CELH shows substantially higher gross profit growth accompanied by a dramatic 55% decline in cash reserves, raising questions about cash management and capital allocation efficiency.
The massive reduction in cash position from $890M to $399M while gross profit grew substantially suggests significant cash deployment, potentially through acquisitions, distributions, or major capital investments. The disconnect between strong gross profit growth and declining net income indicates margin pressure from substantially higher SG&A expenses, which could signal integration costs or aggressive expansion spending.

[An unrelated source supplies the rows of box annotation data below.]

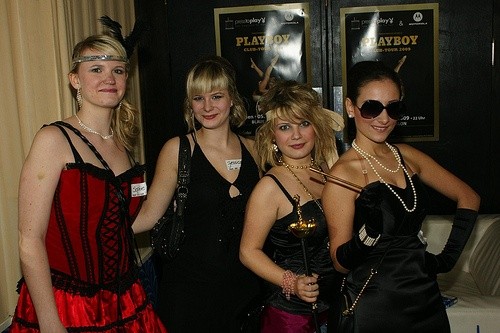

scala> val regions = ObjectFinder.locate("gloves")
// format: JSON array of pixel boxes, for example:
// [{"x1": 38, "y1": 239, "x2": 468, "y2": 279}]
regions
[
  {"x1": 336, "y1": 189, "x2": 386, "y2": 269},
  {"x1": 425, "y1": 207, "x2": 477, "y2": 275}
]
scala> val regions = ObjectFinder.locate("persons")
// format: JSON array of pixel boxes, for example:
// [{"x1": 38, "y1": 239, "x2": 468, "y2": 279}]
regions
[
  {"x1": 395, "y1": 55, "x2": 407, "y2": 73},
  {"x1": 248, "y1": 55, "x2": 281, "y2": 137},
  {"x1": 321, "y1": 61, "x2": 482, "y2": 333},
  {"x1": 9, "y1": 16, "x2": 165, "y2": 333},
  {"x1": 238, "y1": 81, "x2": 342, "y2": 333},
  {"x1": 131, "y1": 55, "x2": 276, "y2": 333}
]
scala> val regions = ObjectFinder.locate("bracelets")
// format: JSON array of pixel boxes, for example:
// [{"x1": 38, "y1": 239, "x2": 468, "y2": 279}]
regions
[
  {"x1": 281, "y1": 270, "x2": 296, "y2": 299},
  {"x1": 359, "y1": 224, "x2": 381, "y2": 247}
]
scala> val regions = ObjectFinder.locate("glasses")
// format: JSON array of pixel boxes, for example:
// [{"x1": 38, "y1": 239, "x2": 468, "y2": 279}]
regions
[{"x1": 354, "y1": 99, "x2": 407, "y2": 121}]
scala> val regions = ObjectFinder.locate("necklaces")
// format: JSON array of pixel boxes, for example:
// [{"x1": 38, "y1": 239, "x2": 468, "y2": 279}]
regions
[
  {"x1": 351, "y1": 137, "x2": 417, "y2": 213},
  {"x1": 280, "y1": 159, "x2": 313, "y2": 169},
  {"x1": 74, "y1": 114, "x2": 113, "y2": 140},
  {"x1": 287, "y1": 167, "x2": 326, "y2": 214}
]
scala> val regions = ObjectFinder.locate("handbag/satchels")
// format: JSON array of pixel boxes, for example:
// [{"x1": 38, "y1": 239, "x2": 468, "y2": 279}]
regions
[
  {"x1": 148, "y1": 136, "x2": 192, "y2": 261},
  {"x1": 142, "y1": 251, "x2": 169, "y2": 287},
  {"x1": 329, "y1": 313, "x2": 354, "y2": 333},
  {"x1": 239, "y1": 309, "x2": 259, "y2": 333}
]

CELH demonstrated substantially higher gross profit growth while net income declined 26% due to meaningfully expanded SG&A expenses. The company's cash position fell dramatically by 55% to $399M despite strong operating cash flow growth of 37%, suggesting major cash deployment activities. Overall, the financial picture shows a company in aggressive expansion mode with strong top-line momentum but facing margin compression and significant cash utilization.
Gross profit expanding — improving pricing power or product mix shift toward higher-margin offerings.
Cash declined 55.2% — significant cash burn or deployment; verify adequacy of remaining liquidity runway.
Capital expenditure jumped 54.2% — major investment cycle underway; assess returns on deployment.
SG&A up 52.3% — significant increase in sales or administrative costs, monitor impact on operating leverage.
Current assets grew 36.7% — improving short-term liquidity or inventory/receivables build.
Operating cash flow surged 36.7% — exceptional cash generation, highest quality earnings signal.
Net income declined 25.6% — review whether driven by operations, interest costs, or non-recurring items.
See what changed in your portfolio's filings
500+ US-listed companies analyzed. Language delta, financial analysis, instant signal scoring.